Segment Start: Available records
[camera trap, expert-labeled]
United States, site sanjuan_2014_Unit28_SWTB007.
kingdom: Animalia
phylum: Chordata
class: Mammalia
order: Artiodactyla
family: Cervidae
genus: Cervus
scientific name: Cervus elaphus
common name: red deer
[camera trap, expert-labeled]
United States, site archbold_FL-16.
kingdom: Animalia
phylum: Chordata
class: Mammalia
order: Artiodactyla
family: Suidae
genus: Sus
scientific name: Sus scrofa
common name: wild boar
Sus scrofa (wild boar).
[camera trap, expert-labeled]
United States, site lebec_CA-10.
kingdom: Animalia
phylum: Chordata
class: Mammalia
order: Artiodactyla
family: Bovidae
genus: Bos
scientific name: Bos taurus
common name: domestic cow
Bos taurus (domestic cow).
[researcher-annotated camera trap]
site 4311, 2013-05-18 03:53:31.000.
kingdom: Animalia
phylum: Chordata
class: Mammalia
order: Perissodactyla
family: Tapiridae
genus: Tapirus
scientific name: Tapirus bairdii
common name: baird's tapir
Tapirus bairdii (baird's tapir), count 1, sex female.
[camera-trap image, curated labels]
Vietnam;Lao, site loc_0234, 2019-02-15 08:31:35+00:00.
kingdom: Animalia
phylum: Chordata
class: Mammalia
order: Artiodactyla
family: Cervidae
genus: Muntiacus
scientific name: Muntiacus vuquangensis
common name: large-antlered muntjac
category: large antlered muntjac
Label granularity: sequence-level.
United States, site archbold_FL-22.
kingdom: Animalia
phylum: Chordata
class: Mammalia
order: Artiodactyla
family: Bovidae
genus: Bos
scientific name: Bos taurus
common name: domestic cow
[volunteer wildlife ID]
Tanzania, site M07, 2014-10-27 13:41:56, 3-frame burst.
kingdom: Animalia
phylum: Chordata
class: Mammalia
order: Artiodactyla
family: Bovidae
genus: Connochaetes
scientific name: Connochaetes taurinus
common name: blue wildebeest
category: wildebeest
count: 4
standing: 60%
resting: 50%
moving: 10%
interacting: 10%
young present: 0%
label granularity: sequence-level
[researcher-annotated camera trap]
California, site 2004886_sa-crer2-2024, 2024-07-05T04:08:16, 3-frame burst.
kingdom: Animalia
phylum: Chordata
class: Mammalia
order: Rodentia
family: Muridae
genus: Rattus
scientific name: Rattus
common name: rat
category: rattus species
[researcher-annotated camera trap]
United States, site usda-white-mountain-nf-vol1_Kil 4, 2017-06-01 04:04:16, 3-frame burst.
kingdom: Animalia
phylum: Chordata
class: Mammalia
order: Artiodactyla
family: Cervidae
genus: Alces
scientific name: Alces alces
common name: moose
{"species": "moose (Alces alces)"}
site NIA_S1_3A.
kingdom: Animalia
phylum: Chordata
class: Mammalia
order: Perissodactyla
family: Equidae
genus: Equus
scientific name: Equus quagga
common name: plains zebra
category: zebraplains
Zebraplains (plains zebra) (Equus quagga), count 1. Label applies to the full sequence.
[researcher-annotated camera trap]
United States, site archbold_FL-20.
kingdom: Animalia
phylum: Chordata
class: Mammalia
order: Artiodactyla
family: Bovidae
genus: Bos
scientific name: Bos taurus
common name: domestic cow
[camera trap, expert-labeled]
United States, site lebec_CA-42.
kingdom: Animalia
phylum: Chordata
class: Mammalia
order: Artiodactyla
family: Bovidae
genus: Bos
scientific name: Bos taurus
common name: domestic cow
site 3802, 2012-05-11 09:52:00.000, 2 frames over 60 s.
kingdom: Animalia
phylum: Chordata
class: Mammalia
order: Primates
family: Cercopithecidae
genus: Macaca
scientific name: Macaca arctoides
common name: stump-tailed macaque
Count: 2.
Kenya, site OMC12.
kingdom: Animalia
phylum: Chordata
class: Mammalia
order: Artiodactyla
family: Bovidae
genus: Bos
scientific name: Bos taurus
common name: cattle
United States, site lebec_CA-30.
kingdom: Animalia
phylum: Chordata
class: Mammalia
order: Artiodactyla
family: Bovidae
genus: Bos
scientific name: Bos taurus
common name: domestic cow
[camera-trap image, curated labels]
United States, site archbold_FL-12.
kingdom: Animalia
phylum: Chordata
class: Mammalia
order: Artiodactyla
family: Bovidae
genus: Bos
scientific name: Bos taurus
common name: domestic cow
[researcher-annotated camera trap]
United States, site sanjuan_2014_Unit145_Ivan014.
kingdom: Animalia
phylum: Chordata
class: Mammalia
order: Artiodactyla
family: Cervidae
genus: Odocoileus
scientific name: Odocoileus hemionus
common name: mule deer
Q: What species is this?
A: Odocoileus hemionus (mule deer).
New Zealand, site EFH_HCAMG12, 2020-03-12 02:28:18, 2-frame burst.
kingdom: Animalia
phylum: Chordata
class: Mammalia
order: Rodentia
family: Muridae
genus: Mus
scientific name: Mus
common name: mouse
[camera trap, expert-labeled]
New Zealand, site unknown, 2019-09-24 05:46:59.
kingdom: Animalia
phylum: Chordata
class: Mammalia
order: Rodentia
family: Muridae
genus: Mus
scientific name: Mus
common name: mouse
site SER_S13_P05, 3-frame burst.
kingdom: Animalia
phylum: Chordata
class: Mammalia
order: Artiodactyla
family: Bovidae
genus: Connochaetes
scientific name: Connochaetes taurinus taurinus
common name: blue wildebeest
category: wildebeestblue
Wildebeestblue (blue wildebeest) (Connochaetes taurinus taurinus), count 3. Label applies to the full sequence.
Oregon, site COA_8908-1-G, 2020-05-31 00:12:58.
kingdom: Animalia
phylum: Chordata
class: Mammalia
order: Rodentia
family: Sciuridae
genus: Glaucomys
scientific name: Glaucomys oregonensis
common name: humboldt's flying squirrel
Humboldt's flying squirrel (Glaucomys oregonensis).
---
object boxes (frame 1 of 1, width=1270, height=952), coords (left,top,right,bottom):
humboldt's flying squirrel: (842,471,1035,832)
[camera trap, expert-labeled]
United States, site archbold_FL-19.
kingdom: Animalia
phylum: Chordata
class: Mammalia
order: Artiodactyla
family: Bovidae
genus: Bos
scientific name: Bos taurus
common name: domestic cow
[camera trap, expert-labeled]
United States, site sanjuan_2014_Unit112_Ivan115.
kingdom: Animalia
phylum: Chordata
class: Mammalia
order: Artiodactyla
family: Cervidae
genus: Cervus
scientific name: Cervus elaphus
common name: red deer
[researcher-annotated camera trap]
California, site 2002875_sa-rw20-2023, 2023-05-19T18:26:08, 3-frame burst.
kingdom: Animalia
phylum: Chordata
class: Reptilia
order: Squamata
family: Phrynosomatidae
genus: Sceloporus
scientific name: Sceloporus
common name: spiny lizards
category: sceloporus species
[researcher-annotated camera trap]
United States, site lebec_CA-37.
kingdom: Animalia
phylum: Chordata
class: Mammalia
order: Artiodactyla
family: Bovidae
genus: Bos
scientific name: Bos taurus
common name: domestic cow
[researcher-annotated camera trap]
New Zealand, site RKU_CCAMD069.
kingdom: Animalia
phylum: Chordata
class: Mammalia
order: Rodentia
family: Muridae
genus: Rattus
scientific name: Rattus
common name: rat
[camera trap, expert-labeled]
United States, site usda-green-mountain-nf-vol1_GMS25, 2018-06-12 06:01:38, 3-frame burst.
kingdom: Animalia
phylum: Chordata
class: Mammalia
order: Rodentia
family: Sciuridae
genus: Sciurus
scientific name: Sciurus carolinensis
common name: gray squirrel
Segment End: Available records
> _Your assignment_
The answer consists of the lines above that include the word "usda", each copied exactly.

> _Response area_
United States, site usda-white-mountain-nf-vol1_Kil 4, 2017-06-01 04:04:16, 3-frame burst.
United States, site usda-green-mountain-nf-vol1_GMS25, 2018-06-12 06:01:38, 3-frame burst.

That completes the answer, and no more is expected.